Visite de reprise : la convention collective peut imposer des règles plus strictes que le Code du travail
Un arrêt de la Cour de cassation du 6 mai 2026 rappelle qu’en matière de visite médicale de reprise, les employeurs ne peuvent pas se contenter d’appliquer les seuls seuils prévus par le Code du travail. Certaines conventions collectives imposent encore une visite après des arrêts maladie plus courts et ces dispositions restent pleinement applicables.
Cette décision intéresse directement les entreprises, car un oubli de visite de reprise peut avoir des conséquences importantes sur la relation de travail. Décryptage.
Une obligation de visite de reprise après certains arrêts maladie
Aujourd’hui, le Code du travail prévoit qu’une visite médicale de reprise doit notamment être organisée après un arrêt de travail d’au moins 60 jours pour maladie ou accident non professionnel.
Mais ce seuil n’a pas toujours été de 60 jours. Pendant longtemps, la réglementation imposait une visite de reprise après des arrêts beaucoup plus courts : d’abord 21 jours, puis 30 jours à partir de 2012.
Or, plusieurs conventions collectives n’ont jamais été mises à jour et continuent de mentionner ces anciennes durées.
C’est notamment le cas de la convention collective des entreprises de propreté, qui prévoit une visite de reprise après un arrêt d’au moins trois semaines.
Le litige : 46 jours d’arrêt mais pas de visite de reprise
Dans l’affaire jugée par la Cour de cassation, un salarié du secteur de la propreté avait été absent pendant 46 jours à la suite d’un arrêt maladie.
L’employeur estimait qu’aucune visite de reprise n’était nécessaire, puisque le seuil actuellement fixé par le Code du travail est de 60 jours.
Le salarié soutenait au contraire que la convention collective applicable imposait une visite dès trois semaines d’arrêt.
La Cour de cassation donne priorité à la convention collective
Dans son arrêt du 6 mai 2026, la Cour de cassation donne raison au salarié.
Les juges considèrent que « la durée minimale de l'absence pour cause de maladie ou d'accident non professionnel à l'expiration de laquelle l'employeur est tenu d'organiser une visite médicale de reprise est celle fixée par les dispositions conventionnelles, nonobstant la modification postérieure des dispositions réglementaires ».
La durée d’arrêt à prendre en compte reste donc celle prévue par la convention collective, même si elle renvoie à un ancien seuil réglementaire qui n’est plus celui du Code du travail aujourd’hui.
La Cour confirme ainsi qu’une convention collective peut continuer à imposer des règles plus protectrices tant qu’elles n’ont pas été modifiées.
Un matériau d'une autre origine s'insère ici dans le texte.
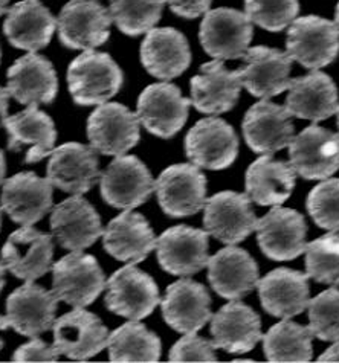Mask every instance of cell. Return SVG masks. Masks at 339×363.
Here are the masks:
<instances>
[{"instance_id": "46", "label": "cell", "mask_w": 339, "mask_h": 363, "mask_svg": "<svg viewBox=\"0 0 339 363\" xmlns=\"http://www.w3.org/2000/svg\"><path fill=\"white\" fill-rule=\"evenodd\" d=\"M318 362H339V342L326 350L323 354L318 357Z\"/></svg>"}, {"instance_id": "8", "label": "cell", "mask_w": 339, "mask_h": 363, "mask_svg": "<svg viewBox=\"0 0 339 363\" xmlns=\"http://www.w3.org/2000/svg\"><path fill=\"white\" fill-rule=\"evenodd\" d=\"M138 115L119 103H104L87 119V138L104 156H124L141 139Z\"/></svg>"}, {"instance_id": "43", "label": "cell", "mask_w": 339, "mask_h": 363, "mask_svg": "<svg viewBox=\"0 0 339 363\" xmlns=\"http://www.w3.org/2000/svg\"><path fill=\"white\" fill-rule=\"evenodd\" d=\"M170 362H217L213 340L189 333L179 339L170 350Z\"/></svg>"}, {"instance_id": "48", "label": "cell", "mask_w": 339, "mask_h": 363, "mask_svg": "<svg viewBox=\"0 0 339 363\" xmlns=\"http://www.w3.org/2000/svg\"><path fill=\"white\" fill-rule=\"evenodd\" d=\"M5 174H6V160H5L4 151L0 150V185H4Z\"/></svg>"}, {"instance_id": "42", "label": "cell", "mask_w": 339, "mask_h": 363, "mask_svg": "<svg viewBox=\"0 0 339 363\" xmlns=\"http://www.w3.org/2000/svg\"><path fill=\"white\" fill-rule=\"evenodd\" d=\"M306 208L315 223L327 230H339V179H327L307 196Z\"/></svg>"}, {"instance_id": "41", "label": "cell", "mask_w": 339, "mask_h": 363, "mask_svg": "<svg viewBox=\"0 0 339 363\" xmlns=\"http://www.w3.org/2000/svg\"><path fill=\"white\" fill-rule=\"evenodd\" d=\"M300 13L298 0H245V14L257 26L278 33L291 25Z\"/></svg>"}, {"instance_id": "10", "label": "cell", "mask_w": 339, "mask_h": 363, "mask_svg": "<svg viewBox=\"0 0 339 363\" xmlns=\"http://www.w3.org/2000/svg\"><path fill=\"white\" fill-rule=\"evenodd\" d=\"M155 279L135 264L124 266L109 278L106 307L128 320H141L153 313L159 304Z\"/></svg>"}, {"instance_id": "28", "label": "cell", "mask_w": 339, "mask_h": 363, "mask_svg": "<svg viewBox=\"0 0 339 363\" xmlns=\"http://www.w3.org/2000/svg\"><path fill=\"white\" fill-rule=\"evenodd\" d=\"M258 296L266 313L280 319L298 316L309 306V275L292 269H275L258 279Z\"/></svg>"}, {"instance_id": "55", "label": "cell", "mask_w": 339, "mask_h": 363, "mask_svg": "<svg viewBox=\"0 0 339 363\" xmlns=\"http://www.w3.org/2000/svg\"><path fill=\"white\" fill-rule=\"evenodd\" d=\"M0 60H2V49H0Z\"/></svg>"}, {"instance_id": "44", "label": "cell", "mask_w": 339, "mask_h": 363, "mask_svg": "<svg viewBox=\"0 0 339 363\" xmlns=\"http://www.w3.org/2000/svg\"><path fill=\"white\" fill-rule=\"evenodd\" d=\"M58 359L60 351L55 345H49L38 337H33L31 342L18 347L13 354V362H57Z\"/></svg>"}, {"instance_id": "39", "label": "cell", "mask_w": 339, "mask_h": 363, "mask_svg": "<svg viewBox=\"0 0 339 363\" xmlns=\"http://www.w3.org/2000/svg\"><path fill=\"white\" fill-rule=\"evenodd\" d=\"M306 270L320 284L339 286V234L335 230L307 243Z\"/></svg>"}, {"instance_id": "49", "label": "cell", "mask_w": 339, "mask_h": 363, "mask_svg": "<svg viewBox=\"0 0 339 363\" xmlns=\"http://www.w3.org/2000/svg\"><path fill=\"white\" fill-rule=\"evenodd\" d=\"M9 328V322H8V318L6 316H2L0 315V331H5V330H8ZM4 345H5V342L0 339V350L4 348Z\"/></svg>"}, {"instance_id": "30", "label": "cell", "mask_w": 339, "mask_h": 363, "mask_svg": "<svg viewBox=\"0 0 339 363\" xmlns=\"http://www.w3.org/2000/svg\"><path fill=\"white\" fill-rule=\"evenodd\" d=\"M141 63L148 74L159 79L181 77L191 63L187 37L174 28H153L141 45Z\"/></svg>"}, {"instance_id": "3", "label": "cell", "mask_w": 339, "mask_h": 363, "mask_svg": "<svg viewBox=\"0 0 339 363\" xmlns=\"http://www.w3.org/2000/svg\"><path fill=\"white\" fill-rule=\"evenodd\" d=\"M286 52L306 69H321L333 63L339 54V31L335 22L304 16L289 25Z\"/></svg>"}, {"instance_id": "23", "label": "cell", "mask_w": 339, "mask_h": 363, "mask_svg": "<svg viewBox=\"0 0 339 363\" xmlns=\"http://www.w3.org/2000/svg\"><path fill=\"white\" fill-rule=\"evenodd\" d=\"M161 308L167 324L182 335L202 330L213 318L211 296L206 287L188 278L167 287Z\"/></svg>"}, {"instance_id": "36", "label": "cell", "mask_w": 339, "mask_h": 363, "mask_svg": "<svg viewBox=\"0 0 339 363\" xmlns=\"http://www.w3.org/2000/svg\"><path fill=\"white\" fill-rule=\"evenodd\" d=\"M111 362H157L162 344L153 331L139 320H130L109 335Z\"/></svg>"}, {"instance_id": "45", "label": "cell", "mask_w": 339, "mask_h": 363, "mask_svg": "<svg viewBox=\"0 0 339 363\" xmlns=\"http://www.w3.org/2000/svg\"><path fill=\"white\" fill-rule=\"evenodd\" d=\"M172 11L184 18H197L209 11L213 0H167Z\"/></svg>"}, {"instance_id": "17", "label": "cell", "mask_w": 339, "mask_h": 363, "mask_svg": "<svg viewBox=\"0 0 339 363\" xmlns=\"http://www.w3.org/2000/svg\"><path fill=\"white\" fill-rule=\"evenodd\" d=\"M294 60L280 49L255 46L248 49L238 70L242 84L255 98L269 99L283 94L291 84Z\"/></svg>"}, {"instance_id": "22", "label": "cell", "mask_w": 339, "mask_h": 363, "mask_svg": "<svg viewBox=\"0 0 339 363\" xmlns=\"http://www.w3.org/2000/svg\"><path fill=\"white\" fill-rule=\"evenodd\" d=\"M54 345L60 354L72 360H87L107 348L109 330L96 315L75 308L55 320Z\"/></svg>"}, {"instance_id": "21", "label": "cell", "mask_w": 339, "mask_h": 363, "mask_svg": "<svg viewBox=\"0 0 339 363\" xmlns=\"http://www.w3.org/2000/svg\"><path fill=\"white\" fill-rule=\"evenodd\" d=\"M99 176L98 156L92 145L67 143L54 148L49 155L46 179L67 194L83 196Z\"/></svg>"}, {"instance_id": "4", "label": "cell", "mask_w": 339, "mask_h": 363, "mask_svg": "<svg viewBox=\"0 0 339 363\" xmlns=\"http://www.w3.org/2000/svg\"><path fill=\"white\" fill-rule=\"evenodd\" d=\"M112 16L99 0H69L57 17L58 38L74 50H91L111 37Z\"/></svg>"}, {"instance_id": "19", "label": "cell", "mask_w": 339, "mask_h": 363, "mask_svg": "<svg viewBox=\"0 0 339 363\" xmlns=\"http://www.w3.org/2000/svg\"><path fill=\"white\" fill-rule=\"evenodd\" d=\"M52 196L51 182L25 171L4 182L0 206L14 223L33 226L51 211Z\"/></svg>"}, {"instance_id": "52", "label": "cell", "mask_w": 339, "mask_h": 363, "mask_svg": "<svg viewBox=\"0 0 339 363\" xmlns=\"http://www.w3.org/2000/svg\"><path fill=\"white\" fill-rule=\"evenodd\" d=\"M335 25H336L338 31H339V4H338V6H336V13H335Z\"/></svg>"}, {"instance_id": "2", "label": "cell", "mask_w": 339, "mask_h": 363, "mask_svg": "<svg viewBox=\"0 0 339 363\" xmlns=\"http://www.w3.org/2000/svg\"><path fill=\"white\" fill-rule=\"evenodd\" d=\"M54 294L74 308H83L103 294L106 275L95 257L74 250L52 266Z\"/></svg>"}, {"instance_id": "50", "label": "cell", "mask_w": 339, "mask_h": 363, "mask_svg": "<svg viewBox=\"0 0 339 363\" xmlns=\"http://www.w3.org/2000/svg\"><path fill=\"white\" fill-rule=\"evenodd\" d=\"M5 266H4V263H2V259H0V291L4 290V287H5Z\"/></svg>"}, {"instance_id": "9", "label": "cell", "mask_w": 339, "mask_h": 363, "mask_svg": "<svg viewBox=\"0 0 339 363\" xmlns=\"http://www.w3.org/2000/svg\"><path fill=\"white\" fill-rule=\"evenodd\" d=\"M191 99L170 83L147 86L138 98L136 115L148 133L170 139L181 132L188 119Z\"/></svg>"}, {"instance_id": "29", "label": "cell", "mask_w": 339, "mask_h": 363, "mask_svg": "<svg viewBox=\"0 0 339 363\" xmlns=\"http://www.w3.org/2000/svg\"><path fill=\"white\" fill-rule=\"evenodd\" d=\"M57 18L40 0H20L6 11L4 34L14 48L37 52L51 43Z\"/></svg>"}, {"instance_id": "53", "label": "cell", "mask_w": 339, "mask_h": 363, "mask_svg": "<svg viewBox=\"0 0 339 363\" xmlns=\"http://www.w3.org/2000/svg\"><path fill=\"white\" fill-rule=\"evenodd\" d=\"M336 125H338V128H339V107H338V110H336ZM339 135V133H338Z\"/></svg>"}, {"instance_id": "15", "label": "cell", "mask_w": 339, "mask_h": 363, "mask_svg": "<svg viewBox=\"0 0 339 363\" xmlns=\"http://www.w3.org/2000/svg\"><path fill=\"white\" fill-rule=\"evenodd\" d=\"M208 232L187 225L167 229L156 240L159 266L170 275H194L208 266Z\"/></svg>"}, {"instance_id": "20", "label": "cell", "mask_w": 339, "mask_h": 363, "mask_svg": "<svg viewBox=\"0 0 339 363\" xmlns=\"http://www.w3.org/2000/svg\"><path fill=\"white\" fill-rule=\"evenodd\" d=\"M60 299L52 291L26 281L6 299V318L9 327L18 335L37 337L55 324V313Z\"/></svg>"}, {"instance_id": "51", "label": "cell", "mask_w": 339, "mask_h": 363, "mask_svg": "<svg viewBox=\"0 0 339 363\" xmlns=\"http://www.w3.org/2000/svg\"><path fill=\"white\" fill-rule=\"evenodd\" d=\"M8 4H9V0H0V16L2 14H6V6H8Z\"/></svg>"}, {"instance_id": "54", "label": "cell", "mask_w": 339, "mask_h": 363, "mask_svg": "<svg viewBox=\"0 0 339 363\" xmlns=\"http://www.w3.org/2000/svg\"><path fill=\"white\" fill-rule=\"evenodd\" d=\"M0 229H2V208H0Z\"/></svg>"}, {"instance_id": "13", "label": "cell", "mask_w": 339, "mask_h": 363, "mask_svg": "<svg viewBox=\"0 0 339 363\" xmlns=\"http://www.w3.org/2000/svg\"><path fill=\"white\" fill-rule=\"evenodd\" d=\"M257 241L263 254L274 261H291L307 249V223L295 209L274 206L258 218Z\"/></svg>"}, {"instance_id": "34", "label": "cell", "mask_w": 339, "mask_h": 363, "mask_svg": "<svg viewBox=\"0 0 339 363\" xmlns=\"http://www.w3.org/2000/svg\"><path fill=\"white\" fill-rule=\"evenodd\" d=\"M284 107L295 118L321 123L338 110V89L333 79L320 70L291 79Z\"/></svg>"}, {"instance_id": "37", "label": "cell", "mask_w": 339, "mask_h": 363, "mask_svg": "<svg viewBox=\"0 0 339 363\" xmlns=\"http://www.w3.org/2000/svg\"><path fill=\"white\" fill-rule=\"evenodd\" d=\"M312 331L292 320H282L263 336V351L269 362H311Z\"/></svg>"}, {"instance_id": "25", "label": "cell", "mask_w": 339, "mask_h": 363, "mask_svg": "<svg viewBox=\"0 0 339 363\" xmlns=\"http://www.w3.org/2000/svg\"><path fill=\"white\" fill-rule=\"evenodd\" d=\"M6 89L20 104H51L58 94L57 72L46 57L29 52L8 69Z\"/></svg>"}, {"instance_id": "47", "label": "cell", "mask_w": 339, "mask_h": 363, "mask_svg": "<svg viewBox=\"0 0 339 363\" xmlns=\"http://www.w3.org/2000/svg\"><path fill=\"white\" fill-rule=\"evenodd\" d=\"M9 98H11V95H9L8 89H5V87H0V119L5 118V116H8Z\"/></svg>"}, {"instance_id": "11", "label": "cell", "mask_w": 339, "mask_h": 363, "mask_svg": "<svg viewBox=\"0 0 339 363\" xmlns=\"http://www.w3.org/2000/svg\"><path fill=\"white\" fill-rule=\"evenodd\" d=\"M258 218L252 209V200L248 194L222 191L209 197L205 203L204 226L223 245L242 243L255 230Z\"/></svg>"}, {"instance_id": "18", "label": "cell", "mask_w": 339, "mask_h": 363, "mask_svg": "<svg viewBox=\"0 0 339 363\" xmlns=\"http://www.w3.org/2000/svg\"><path fill=\"white\" fill-rule=\"evenodd\" d=\"M54 238L33 226H22L8 237L2 247L6 270L23 281H35L52 267Z\"/></svg>"}, {"instance_id": "40", "label": "cell", "mask_w": 339, "mask_h": 363, "mask_svg": "<svg viewBox=\"0 0 339 363\" xmlns=\"http://www.w3.org/2000/svg\"><path fill=\"white\" fill-rule=\"evenodd\" d=\"M309 328L324 342H339V290L332 287L309 301Z\"/></svg>"}, {"instance_id": "7", "label": "cell", "mask_w": 339, "mask_h": 363, "mask_svg": "<svg viewBox=\"0 0 339 363\" xmlns=\"http://www.w3.org/2000/svg\"><path fill=\"white\" fill-rule=\"evenodd\" d=\"M252 35L251 20L245 13L233 8H217L205 13L199 29L202 48L216 60L243 58Z\"/></svg>"}, {"instance_id": "26", "label": "cell", "mask_w": 339, "mask_h": 363, "mask_svg": "<svg viewBox=\"0 0 339 363\" xmlns=\"http://www.w3.org/2000/svg\"><path fill=\"white\" fill-rule=\"evenodd\" d=\"M191 104L201 113L221 115L233 110L243 87L238 70H229L222 60L201 66L191 78Z\"/></svg>"}, {"instance_id": "31", "label": "cell", "mask_w": 339, "mask_h": 363, "mask_svg": "<svg viewBox=\"0 0 339 363\" xmlns=\"http://www.w3.org/2000/svg\"><path fill=\"white\" fill-rule=\"evenodd\" d=\"M8 133V148L20 151L29 147L25 162L35 164L52 153L57 140V130L52 118L38 110L37 106H28L26 110L13 116L0 119Z\"/></svg>"}, {"instance_id": "33", "label": "cell", "mask_w": 339, "mask_h": 363, "mask_svg": "<svg viewBox=\"0 0 339 363\" xmlns=\"http://www.w3.org/2000/svg\"><path fill=\"white\" fill-rule=\"evenodd\" d=\"M155 232L147 218L133 211H124L107 225L103 234L106 252L118 261L138 264L156 249Z\"/></svg>"}, {"instance_id": "1", "label": "cell", "mask_w": 339, "mask_h": 363, "mask_svg": "<svg viewBox=\"0 0 339 363\" xmlns=\"http://www.w3.org/2000/svg\"><path fill=\"white\" fill-rule=\"evenodd\" d=\"M124 83L121 67L106 52L84 50L67 67V86L78 106H101L112 99Z\"/></svg>"}, {"instance_id": "14", "label": "cell", "mask_w": 339, "mask_h": 363, "mask_svg": "<svg viewBox=\"0 0 339 363\" xmlns=\"http://www.w3.org/2000/svg\"><path fill=\"white\" fill-rule=\"evenodd\" d=\"M289 157L303 179H328L339 169V135L315 124L307 127L289 145Z\"/></svg>"}, {"instance_id": "27", "label": "cell", "mask_w": 339, "mask_h": 363, "mask_svg": "<svg viewBox=\"0 0 339 363\" xmlns=\"http://www.w3.org/2000/svg\"><path fill=\"white\" fill-rule=\"evenodd\" d=\"M208 281L218 296L240 299L258 284V266L242 247L228 246L209 257Z\"/></svg>"}, {"instance_id": "12", "label": "cell", "mask_w": 339, "mask_h": 363, "mask_svg": "<svg viewBox=\"0 0 339 363\" xmlns=\"http://www.w3.org/2000/svg\"><path fill=\"white\" fill-rule=\"evenodd\" d=\"M185 153L199 168L221 171L234 164L238 138L234 128L221 118H205L185 136Z\"/></svg>"}, {"instance_id": "38", "label": "cell", "mask_w": 339, "mask_h": 363, "mask_svg": "<svg viewBox=\"0 0 339 363\" xmlns=\"http://www.w3.org/2000/svg\"><path fill=\"white\" fill-rule=\"evenodd\" d=\"M165 4L167 0H111L109 11L119 31L138 37L159 23Z\"/></svg>"}, {"instance_id": "24", "label": "cell", "mask_w": 339, "mask_h": 363, "mask_svg": "<svg viewBox=\"0 0 339 363\" xmlns=\"http://www.w3.org/2000/svg\"><path fill=\"white\" fill-rule=\"evenodd\" d=\"M51 229L62 247L84 250L104 234L101 217L82 196H74L58 203L51 214Z\"/></svg>"}, {"instance_id": "35", "label": "cell", "mask_w": 339, "mask_h": 363, "mask_svg": "<svg viewBox=\"0 0 339 363\" xmlns=\"http://www.w3.org/2000/svg\"><path fill=\"white\" fill-rule=\"evenodd\" d=\"M296 184V173L291 164L263 155L246 171V194L260 206L282 205L291 197Z\"/></svg>"}, {"instance_id": "5", "label": "cell", "mask_w": 339, "mask_h": 363, "mask_svg": "<svg viewBox=\"0 0 339 363\" xmlns=\"http://www.w3.org/2000/svg\"><path fill=\"white\" fill-rule=\"evenodd\" d=\"M101 197L109 206L130 211L144 205L155 191L150 169L136 156H118L101 173Z\"/></svg>"}, {"instance_id": "32", "label": "cell", "mask_w": 339, "mask_h": 363, "mask_svg": "<svg viewBox=\"0 0 339 363\" xmlns=\"http://www.w3.org/2000/svg\"><path fill=\"white\" fill-rule=\"evenodd\" d=\"M211 336L216 348L229 354H245L263 339L260 316L235 299L211 318Z\"/></svg>"}, {"instance_id": "6", "label": "cell", "mask_w": 339, "mask_h": 363, "mask_svg": "<svg viewBox=\"0 0 339 363\" xmlns=\"http://www.w3.org/2000/svg\"><path fill=\"white\" fill-rule=\"evenodd\" d=\"M157 203L172 218L197 214L206 203V177L197 165L176 164L155 180Z\"/></svg>"}, {"instance_id": "16", "label": "cell", "mask_w": 339, "mask_h": 363, "mask_svg": "<svg viewBox=\"0 0 339 363\" xmlns=\"http://www.w3.org/2000/svg\"><path fill=\"white\" fill-rule=\"evenodd\" d=\"M242 128L248 147L257 155H274L291 145L295 138L292 115L284 106L267 99L249 107Z\"/></svg>"}]
</instances>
En l'espèce, pour l'entreprise concernée, cela signifie qu’une visite de reprise devait bien être organisée après l'arrêt de 46 jours.
Visite de reprise : une formalité aux conséquences importantes
Cette décision rappelle qu’en droit du travail, les obligations de l’employeur ne se limitent pas au Code du travail. Les conventions collectives peuvent prévoir des règles spécifiques qui continuent de s’appliquer, même lorsqu’elles reposent sur d’anciens seuils réglementaires.
Le sujet est particulièrement sensible car l’absence de visite de reprise peut produire plusieurs effets :
- Le contrat de travail reste suspendu tant que la visite n’a pas eu lieu, même si son arrêt maladie a pris fin ;
- L’employeur ne peut pas sanctionner une absence ou engager une procédure pour abandon de poste tant que cette formalité n’a pas été accomplie.
En revanche, la situation est différente si le salarié ne se tient pas à la disposition de l’employeur pour passer la visite de reprise et ne manifeste pas sa volonté de reprendre le travail. Dans ce cas, son absence peut être considérée comme injustifiée et, selon les circonstances, justifier un licenciement disciplinaire.
Cet arrêt du 6 mai 2026 invite les entreprises à relire attentivement les dispositions de leur convention collective concernant les visites médicales, et plus largement les clauses qui renvoient à d’anciennes règles réglementaires.
Certaines branches professionnelles conservent encore des seuils d’arrêt plus courts que ceux prévus aujourd’hui par le Code du travail. En pratique, cela peut imposer l’organisation d’une visite de reprise bien avant 60 jours d’absence.